Çanakkale’de Direniş ve 18 Mart 1915
Turhan Feyizoğlu
22.03.2004/Sayı:52
Türk Ulusal Kurtuluş Savaşı’nın, ya da bir başka deyimiyle Anadolu direnme hareketinin başarılı olmasına yol açan öncüllerden en önemlilerinden birisi “Çanakkale Savaşı”dır. Emperyalist güçler, 1. Paylaşım Savaşı sırasında, bütün dünyayı paylaşmaya çalışırken amaçlarından bir tanesi de Osmanlı devletini tamamen yoketmekti. Bu nedenle, Osmanlı Devleti’ne saldırmışlar, Türkler de kendilerini savunmuşlardır.
3 Kasım 1914’te, 28 gemilik işgalci İngiliz ve Fransız donanması, Çanakkale Boğazı’nı topa tutarak savaşı başlattı. Direnmeler sonucu boğazdan geçemeyeceğini anlayan emperyalist güçler, 18 Mart 1915’te büyük bir hücum planlamıştı. Nusret isimli Türk mayın gemisinin ekibi, 17 Mart 1915’i 18 Mart 1915’e bağlayan gece, emperyalist güçlerin savaş gemilerinin boğazdan geçmelerini engellemek için mayın döşer.
İngiltere Başbakanı Churchill, Nusret mayın gemisi için, “Sadece savaşın değil, dünyanın geleceğini de değiştirdi” demişti.
18 Mart 1915 günü, 18 büyük zırhlı, birçok muhrip ve denizaltıdan oluşan emperyalist güçlerin donanması üç filo halinde Çanakkale Boğazı’na girdi. İşgalciler, 506 top kullanarak, Türk tabyalarını aralıksız 6 saat 45 dakika top ateşine tuttu.
Savaşta, İngiliz işgalcilerin İrresistible ve Ocean zırhlılarıyla Fransız işgalcilerin Bouvet zırhlısı top ve mayın isabetiyle battı. Ayrıca, İngilizlerin İnflexible ve Fransızların Gaulois ve Suffren zırhlıları ağır yara alarak saf dışıı kaldılar. Üç savaş gemileri de aldıkları yara sonucu karaya oturdu. İşgalci güçler ağır kayıp vermişlerdi. Bu durum karşısında Marmara Denizi’ne giremeyip geri çekilmek zorunda kaldılar.

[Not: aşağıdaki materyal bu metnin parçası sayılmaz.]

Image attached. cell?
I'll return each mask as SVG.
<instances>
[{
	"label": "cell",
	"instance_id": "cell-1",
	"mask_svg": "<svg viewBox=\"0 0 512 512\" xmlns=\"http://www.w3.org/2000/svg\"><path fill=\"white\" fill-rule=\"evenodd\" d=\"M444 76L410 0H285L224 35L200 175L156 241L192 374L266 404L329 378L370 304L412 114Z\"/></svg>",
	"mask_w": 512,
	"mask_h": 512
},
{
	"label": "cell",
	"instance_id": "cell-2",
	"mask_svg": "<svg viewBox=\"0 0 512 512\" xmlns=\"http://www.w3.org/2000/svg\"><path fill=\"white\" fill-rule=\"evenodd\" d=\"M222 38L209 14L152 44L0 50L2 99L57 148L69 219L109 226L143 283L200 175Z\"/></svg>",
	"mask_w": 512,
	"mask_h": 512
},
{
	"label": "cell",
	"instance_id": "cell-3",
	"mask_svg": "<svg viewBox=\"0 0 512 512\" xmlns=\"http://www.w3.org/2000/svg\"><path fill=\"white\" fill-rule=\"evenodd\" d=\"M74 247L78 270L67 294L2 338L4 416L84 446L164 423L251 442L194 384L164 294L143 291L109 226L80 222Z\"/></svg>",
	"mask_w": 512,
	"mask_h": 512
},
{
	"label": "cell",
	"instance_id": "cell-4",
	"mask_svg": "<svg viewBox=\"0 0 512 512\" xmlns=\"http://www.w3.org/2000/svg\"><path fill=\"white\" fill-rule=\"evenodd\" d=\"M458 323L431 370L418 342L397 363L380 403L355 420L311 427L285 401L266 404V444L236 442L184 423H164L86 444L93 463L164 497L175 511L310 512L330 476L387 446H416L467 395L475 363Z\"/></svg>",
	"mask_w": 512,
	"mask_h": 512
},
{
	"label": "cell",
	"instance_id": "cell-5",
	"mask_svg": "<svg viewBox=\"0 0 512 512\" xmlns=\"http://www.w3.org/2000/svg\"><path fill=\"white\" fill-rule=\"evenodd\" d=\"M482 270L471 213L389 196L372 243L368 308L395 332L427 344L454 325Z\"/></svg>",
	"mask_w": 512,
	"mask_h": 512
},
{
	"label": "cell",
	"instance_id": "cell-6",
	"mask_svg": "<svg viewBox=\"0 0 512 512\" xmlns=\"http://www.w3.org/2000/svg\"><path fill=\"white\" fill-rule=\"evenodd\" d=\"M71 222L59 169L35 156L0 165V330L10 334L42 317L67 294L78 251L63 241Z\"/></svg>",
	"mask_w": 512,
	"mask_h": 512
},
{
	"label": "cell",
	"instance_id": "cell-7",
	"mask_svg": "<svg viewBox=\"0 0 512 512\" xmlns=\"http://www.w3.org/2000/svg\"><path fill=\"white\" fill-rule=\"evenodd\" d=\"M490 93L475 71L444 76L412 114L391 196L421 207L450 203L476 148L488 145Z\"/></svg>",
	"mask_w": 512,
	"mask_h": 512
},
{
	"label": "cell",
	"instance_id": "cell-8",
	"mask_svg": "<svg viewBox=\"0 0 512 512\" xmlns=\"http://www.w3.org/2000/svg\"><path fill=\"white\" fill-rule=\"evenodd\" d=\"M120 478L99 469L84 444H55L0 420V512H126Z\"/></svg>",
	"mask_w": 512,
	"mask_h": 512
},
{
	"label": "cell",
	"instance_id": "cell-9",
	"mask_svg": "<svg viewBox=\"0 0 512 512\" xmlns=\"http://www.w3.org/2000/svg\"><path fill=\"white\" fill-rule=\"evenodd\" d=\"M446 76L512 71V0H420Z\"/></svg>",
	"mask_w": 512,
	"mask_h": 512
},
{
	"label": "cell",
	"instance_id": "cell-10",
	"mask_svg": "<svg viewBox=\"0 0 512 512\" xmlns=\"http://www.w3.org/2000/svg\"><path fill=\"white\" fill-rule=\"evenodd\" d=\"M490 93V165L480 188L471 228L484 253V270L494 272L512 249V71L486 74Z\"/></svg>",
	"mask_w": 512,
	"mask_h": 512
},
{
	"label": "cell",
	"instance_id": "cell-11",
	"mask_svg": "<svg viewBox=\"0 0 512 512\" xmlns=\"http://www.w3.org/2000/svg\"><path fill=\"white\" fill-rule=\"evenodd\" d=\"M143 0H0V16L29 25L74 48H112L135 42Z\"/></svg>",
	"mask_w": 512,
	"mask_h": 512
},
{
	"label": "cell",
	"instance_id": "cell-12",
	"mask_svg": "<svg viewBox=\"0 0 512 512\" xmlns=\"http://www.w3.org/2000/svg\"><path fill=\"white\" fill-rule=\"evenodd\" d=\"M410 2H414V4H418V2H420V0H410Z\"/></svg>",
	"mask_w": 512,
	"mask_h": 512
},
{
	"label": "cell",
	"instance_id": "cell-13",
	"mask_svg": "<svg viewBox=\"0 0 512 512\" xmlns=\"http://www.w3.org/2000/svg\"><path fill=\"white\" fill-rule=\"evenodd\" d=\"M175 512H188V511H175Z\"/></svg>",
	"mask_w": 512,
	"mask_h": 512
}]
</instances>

İşgalci emperyalist güçlerin denizden yaptıkları girişim başarılı olamayınca karadan da destek saldırıları yaparak boğazı geçmek istediler. İngiliz, Fransız ve Anzak birliklerinden oluşan 75 bin kişilik bir askeri kuvvet hazırlandı. İlk çıkartmalar, 25 Nisan 1915 sabahı başladı. XlX. Tümen Komutanı Yarbay Mustafa Kemal Paşa, çıkan işgalci birlikleri geri atmasını başardı. 34 yaşında genç bir komutan olan Yarbay Mustafa Kemal Paşa, savaşın bir anında, askerlerine, “Size taarruz emretmiyorum. Ölmeyi emrediyorum”, diyerek, yapılması gerekeni vurgulamıştı.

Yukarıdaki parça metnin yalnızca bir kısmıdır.